--- Source material ---

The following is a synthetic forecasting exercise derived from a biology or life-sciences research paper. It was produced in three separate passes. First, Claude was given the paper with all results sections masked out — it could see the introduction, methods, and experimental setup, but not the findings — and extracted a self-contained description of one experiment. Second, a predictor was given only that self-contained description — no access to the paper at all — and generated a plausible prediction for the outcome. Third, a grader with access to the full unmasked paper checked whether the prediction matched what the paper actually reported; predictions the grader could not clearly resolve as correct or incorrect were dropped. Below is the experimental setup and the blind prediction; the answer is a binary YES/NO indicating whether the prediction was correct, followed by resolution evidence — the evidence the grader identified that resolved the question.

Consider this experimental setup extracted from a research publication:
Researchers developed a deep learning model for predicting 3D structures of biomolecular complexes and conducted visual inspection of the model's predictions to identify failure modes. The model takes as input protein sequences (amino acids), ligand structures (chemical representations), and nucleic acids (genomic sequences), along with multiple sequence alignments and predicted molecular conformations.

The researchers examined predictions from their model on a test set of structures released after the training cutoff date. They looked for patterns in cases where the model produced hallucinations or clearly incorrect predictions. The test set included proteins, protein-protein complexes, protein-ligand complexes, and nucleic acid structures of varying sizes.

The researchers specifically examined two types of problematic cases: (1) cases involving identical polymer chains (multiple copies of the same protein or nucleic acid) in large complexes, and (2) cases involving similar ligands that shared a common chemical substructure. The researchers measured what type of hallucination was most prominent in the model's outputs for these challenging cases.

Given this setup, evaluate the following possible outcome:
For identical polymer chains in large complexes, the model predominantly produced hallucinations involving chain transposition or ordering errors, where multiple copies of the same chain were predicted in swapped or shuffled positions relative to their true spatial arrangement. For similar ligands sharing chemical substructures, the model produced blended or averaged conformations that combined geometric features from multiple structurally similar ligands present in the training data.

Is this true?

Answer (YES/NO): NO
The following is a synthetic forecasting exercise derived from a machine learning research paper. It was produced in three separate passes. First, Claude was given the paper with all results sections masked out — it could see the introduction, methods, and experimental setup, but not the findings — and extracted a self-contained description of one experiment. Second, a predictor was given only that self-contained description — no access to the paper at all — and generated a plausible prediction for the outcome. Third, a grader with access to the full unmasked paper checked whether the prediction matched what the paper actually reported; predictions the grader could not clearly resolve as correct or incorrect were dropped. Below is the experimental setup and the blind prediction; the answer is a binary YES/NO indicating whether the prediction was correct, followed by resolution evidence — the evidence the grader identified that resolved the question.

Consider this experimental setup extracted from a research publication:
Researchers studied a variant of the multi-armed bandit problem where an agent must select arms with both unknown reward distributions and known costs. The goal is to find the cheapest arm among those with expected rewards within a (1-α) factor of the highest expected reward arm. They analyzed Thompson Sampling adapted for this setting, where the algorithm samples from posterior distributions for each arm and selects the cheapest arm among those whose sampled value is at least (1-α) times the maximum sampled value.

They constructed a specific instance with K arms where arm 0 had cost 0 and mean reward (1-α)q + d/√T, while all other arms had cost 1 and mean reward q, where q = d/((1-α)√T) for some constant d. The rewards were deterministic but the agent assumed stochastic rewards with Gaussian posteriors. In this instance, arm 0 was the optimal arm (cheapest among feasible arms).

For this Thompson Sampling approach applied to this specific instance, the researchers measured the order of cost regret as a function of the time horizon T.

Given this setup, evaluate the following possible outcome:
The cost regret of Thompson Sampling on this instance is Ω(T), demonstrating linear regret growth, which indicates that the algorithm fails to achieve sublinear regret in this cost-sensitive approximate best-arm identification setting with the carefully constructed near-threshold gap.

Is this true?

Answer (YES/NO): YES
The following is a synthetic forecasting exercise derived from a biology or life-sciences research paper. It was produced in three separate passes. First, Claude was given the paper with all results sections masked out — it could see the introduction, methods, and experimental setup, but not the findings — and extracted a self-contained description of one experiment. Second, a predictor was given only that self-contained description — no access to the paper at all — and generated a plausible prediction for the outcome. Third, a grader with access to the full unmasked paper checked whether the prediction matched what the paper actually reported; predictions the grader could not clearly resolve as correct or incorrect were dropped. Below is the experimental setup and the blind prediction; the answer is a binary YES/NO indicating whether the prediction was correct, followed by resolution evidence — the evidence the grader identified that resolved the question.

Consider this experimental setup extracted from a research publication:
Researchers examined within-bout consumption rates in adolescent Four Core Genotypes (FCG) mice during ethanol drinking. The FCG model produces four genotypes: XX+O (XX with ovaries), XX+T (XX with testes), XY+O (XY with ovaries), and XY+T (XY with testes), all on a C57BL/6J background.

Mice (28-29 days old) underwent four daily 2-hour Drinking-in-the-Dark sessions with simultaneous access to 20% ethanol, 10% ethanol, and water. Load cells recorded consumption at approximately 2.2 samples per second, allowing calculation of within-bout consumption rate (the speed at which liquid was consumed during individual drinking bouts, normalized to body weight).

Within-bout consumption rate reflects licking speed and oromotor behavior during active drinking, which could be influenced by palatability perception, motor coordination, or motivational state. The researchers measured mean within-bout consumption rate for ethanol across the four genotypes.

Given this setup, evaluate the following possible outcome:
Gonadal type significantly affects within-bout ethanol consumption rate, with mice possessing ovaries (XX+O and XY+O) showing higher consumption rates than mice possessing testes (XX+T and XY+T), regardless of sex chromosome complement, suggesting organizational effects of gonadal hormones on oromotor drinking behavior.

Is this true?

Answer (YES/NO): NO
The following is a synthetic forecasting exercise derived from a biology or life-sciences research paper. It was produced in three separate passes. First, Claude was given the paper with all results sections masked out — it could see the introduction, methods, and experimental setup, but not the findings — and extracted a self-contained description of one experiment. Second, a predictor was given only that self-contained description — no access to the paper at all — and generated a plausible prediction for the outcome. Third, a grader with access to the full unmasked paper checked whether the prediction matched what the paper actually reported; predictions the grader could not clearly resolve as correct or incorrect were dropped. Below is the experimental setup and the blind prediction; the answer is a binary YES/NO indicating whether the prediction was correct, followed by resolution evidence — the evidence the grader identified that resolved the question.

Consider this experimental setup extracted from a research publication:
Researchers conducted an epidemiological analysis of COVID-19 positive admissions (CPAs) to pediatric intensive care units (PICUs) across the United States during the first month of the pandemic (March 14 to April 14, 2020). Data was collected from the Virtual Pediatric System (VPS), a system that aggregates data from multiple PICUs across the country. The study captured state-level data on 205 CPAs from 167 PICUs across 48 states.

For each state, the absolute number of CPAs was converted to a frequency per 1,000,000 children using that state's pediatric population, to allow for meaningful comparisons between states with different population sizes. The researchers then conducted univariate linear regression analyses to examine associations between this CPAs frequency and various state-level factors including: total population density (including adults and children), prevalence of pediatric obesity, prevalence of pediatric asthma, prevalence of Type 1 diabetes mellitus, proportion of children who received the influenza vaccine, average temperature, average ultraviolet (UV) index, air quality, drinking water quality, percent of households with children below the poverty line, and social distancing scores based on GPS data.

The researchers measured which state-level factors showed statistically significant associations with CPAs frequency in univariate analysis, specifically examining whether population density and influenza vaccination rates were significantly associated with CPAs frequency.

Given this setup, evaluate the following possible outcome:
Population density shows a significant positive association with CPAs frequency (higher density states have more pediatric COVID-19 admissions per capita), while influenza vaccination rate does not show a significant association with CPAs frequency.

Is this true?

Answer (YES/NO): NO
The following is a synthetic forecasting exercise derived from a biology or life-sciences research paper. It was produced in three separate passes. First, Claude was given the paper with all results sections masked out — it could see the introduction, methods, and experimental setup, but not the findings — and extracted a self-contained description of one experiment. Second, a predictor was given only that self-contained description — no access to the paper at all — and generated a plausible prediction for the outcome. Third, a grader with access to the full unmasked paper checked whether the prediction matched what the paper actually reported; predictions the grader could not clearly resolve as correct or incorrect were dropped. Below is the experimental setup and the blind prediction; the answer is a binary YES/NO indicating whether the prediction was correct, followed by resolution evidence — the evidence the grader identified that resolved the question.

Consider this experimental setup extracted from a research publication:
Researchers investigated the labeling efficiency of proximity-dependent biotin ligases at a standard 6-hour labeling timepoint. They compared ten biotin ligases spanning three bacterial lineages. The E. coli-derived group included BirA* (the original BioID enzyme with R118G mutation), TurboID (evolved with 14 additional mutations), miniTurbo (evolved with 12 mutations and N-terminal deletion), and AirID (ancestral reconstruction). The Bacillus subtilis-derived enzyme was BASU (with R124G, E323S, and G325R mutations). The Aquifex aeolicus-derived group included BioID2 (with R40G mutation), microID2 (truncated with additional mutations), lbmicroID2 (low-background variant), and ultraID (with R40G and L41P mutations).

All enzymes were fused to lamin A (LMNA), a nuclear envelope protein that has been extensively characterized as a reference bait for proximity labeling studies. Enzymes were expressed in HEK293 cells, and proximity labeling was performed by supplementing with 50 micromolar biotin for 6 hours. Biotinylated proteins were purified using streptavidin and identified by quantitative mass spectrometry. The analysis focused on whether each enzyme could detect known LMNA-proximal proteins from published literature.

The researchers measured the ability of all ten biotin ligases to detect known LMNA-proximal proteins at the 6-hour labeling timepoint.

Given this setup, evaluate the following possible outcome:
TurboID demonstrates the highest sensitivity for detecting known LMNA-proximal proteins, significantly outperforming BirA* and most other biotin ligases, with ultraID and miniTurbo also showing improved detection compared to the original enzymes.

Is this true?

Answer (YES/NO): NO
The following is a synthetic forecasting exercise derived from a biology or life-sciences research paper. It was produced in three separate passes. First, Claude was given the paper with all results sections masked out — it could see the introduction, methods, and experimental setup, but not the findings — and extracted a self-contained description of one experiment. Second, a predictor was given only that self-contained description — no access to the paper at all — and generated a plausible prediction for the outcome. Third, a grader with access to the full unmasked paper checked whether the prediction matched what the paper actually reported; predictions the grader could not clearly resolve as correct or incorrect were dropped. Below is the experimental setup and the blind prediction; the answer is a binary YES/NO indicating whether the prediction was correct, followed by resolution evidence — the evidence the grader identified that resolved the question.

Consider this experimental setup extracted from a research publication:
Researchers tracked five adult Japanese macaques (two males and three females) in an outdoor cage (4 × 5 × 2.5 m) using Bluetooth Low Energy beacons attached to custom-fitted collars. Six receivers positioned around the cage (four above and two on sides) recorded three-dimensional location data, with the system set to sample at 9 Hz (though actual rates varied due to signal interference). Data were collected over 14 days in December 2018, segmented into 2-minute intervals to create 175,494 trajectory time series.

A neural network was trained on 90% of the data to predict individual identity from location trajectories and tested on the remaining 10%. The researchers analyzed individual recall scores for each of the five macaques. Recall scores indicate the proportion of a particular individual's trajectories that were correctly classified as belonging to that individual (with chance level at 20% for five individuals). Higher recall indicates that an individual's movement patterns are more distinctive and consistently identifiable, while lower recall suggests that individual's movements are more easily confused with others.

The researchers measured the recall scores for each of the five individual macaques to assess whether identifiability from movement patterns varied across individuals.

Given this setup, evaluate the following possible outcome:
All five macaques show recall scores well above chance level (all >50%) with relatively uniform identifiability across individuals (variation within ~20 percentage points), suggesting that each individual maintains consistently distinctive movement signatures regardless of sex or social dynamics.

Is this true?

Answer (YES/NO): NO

---

> _The problem_
Copy each line of the entries in which the string "same" is found.

> _The completed task_
The researchers specifically examined two types of problematic cases: (1) cases involving identical polymer chains (multiple copies of the same protein or nucleic acid) in large complexes, and (2) cases involving similar ligands that shared a common chemical substructure. The researchers measured what type of hallucination was most prominent in the model's outputs for these challenging cases.
For identical polymer chains in large complexes, the model predominantly produced hallucinations involving chain transposition or ordering errors, where multiple copies of the same chain were predicted in swapped or shuffled positions relative to their true spatial arrangement. For similar ligands sharing chemical substructures, the model produced blended or averaged conformations that combined geometric features from multiple structurally similar ligands present in the training data.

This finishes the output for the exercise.